Steamboat Willy in the Public Domain

If you’ve been paying attention, then you’ve heard that Steamboat Willy, the original version of Mickey Mouse, has entered the public domain...
Image courtesy of Tim Mossholder on Unsplash

If you’ve been paying attention, then you’ve heard that Steamboat Willy, the original version of Mickey Mouse, has entered the public domain. That means we will begin seeing Steamboat Willy shown in new movies, shows, and commercials featuring the classic mouse.


Intellectual Property (IP) law is complex, but one thing that’s clear is that the left has understood the power of controlling intellectual property in a way that Christians have not. It takes years to develop IP into a cultural institution. Look at DC (Est. 1935), Marvel (Est. 1939), James Bond (1953), Pixar (1979), or even Teenage Mutant Ninja Turtles (1983). It takes time to develop cache for any sort of intellectual property. (We are witnessing Star Wars prove how long it takes to ruin that cache in real time.)


Christians have produced some very important cultural IP: Narnia (1950), Middle Earth (1937), Dungeons and Dragons (1974). But we have given over control of each of them to unbelieving institutions, and it has been disheartening to see them used against the purpose for which they were created. Even Howard the Duck (1973) is still on his original mission. It’s critical that we keep control of Christian IP.

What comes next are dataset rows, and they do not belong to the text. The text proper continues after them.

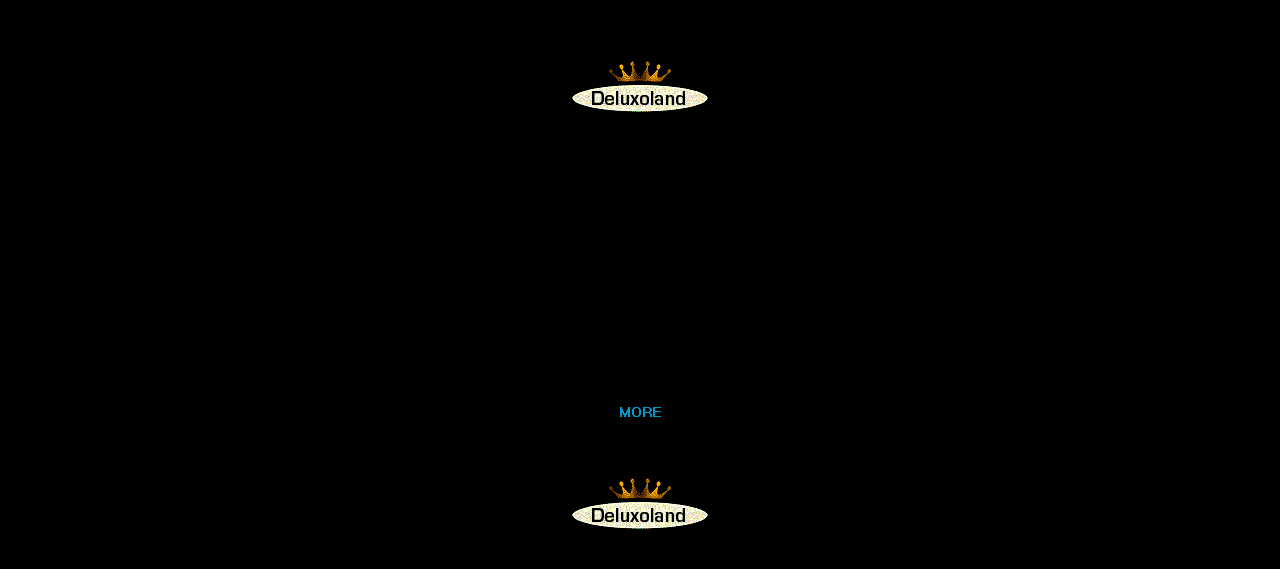

--- FILE ---
content_type: text/html
request_url: http://cyclopsboy.com/deluxola/NIXON.html
body_size: 319
content:
<!doctype html public "-//W30//DTD W3 HTML 2.0//EN"><HTML><HEAD><TITLE>NIXONIXONIXON</TITLE></HEAD><BODY BGCOLOR="#000000" TEXT="#ffffff"><BR><BR><P ALIGN=Center><A HREF="index.html"><IMG SRC="Tiny1.gif" WIDTH="140" HEIGHT="54" Border=0></A><BR><P><CENTER><A HREF="SHOCKNIX.dcr"><EMBEDSRC="SHOCKNIX.dcr" WIDTH=168 HEIGHT=248 BGCOLOR="#000000"></A></CENTER><P><P ALIGN=Center><A HREF="SHOCK.html"><IMG SRC="more.gif" WIDTH="43" HEIGHT="21"Border=0></A><P ALIGN=Center><BR><P ALIGN=Center><A HREF="index.html"><IMG SRC="Tiny1.gif" WIDTH="140" HEIGHT="54" Border=0></A></BODY></HTML>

Christians have the most popular IP of all time in the Bible, as well as some of the most important and popular historical IP (Dante, Milton, Bunyan, Chaucer, Shakespeare).  There are many possibilities there, but creating new IP and, more importantly, retaining control of that IP, is something that we need to plan for now so that, in 50 years, when our IP is a cultural institution, it is still being used for the mission for which it was created.


That is why we are careful to write contracts that leave the ownership and control of IP in the hands of the creator. We need to build new multigenerational IP and protect it. And we at Loor believe that when the original creator retains their IP rights, this offers the best protection.


It’s time to think long term. Let’s not settle for one blockbuster now. We need to aim for 200 cultural institutions in 50 years.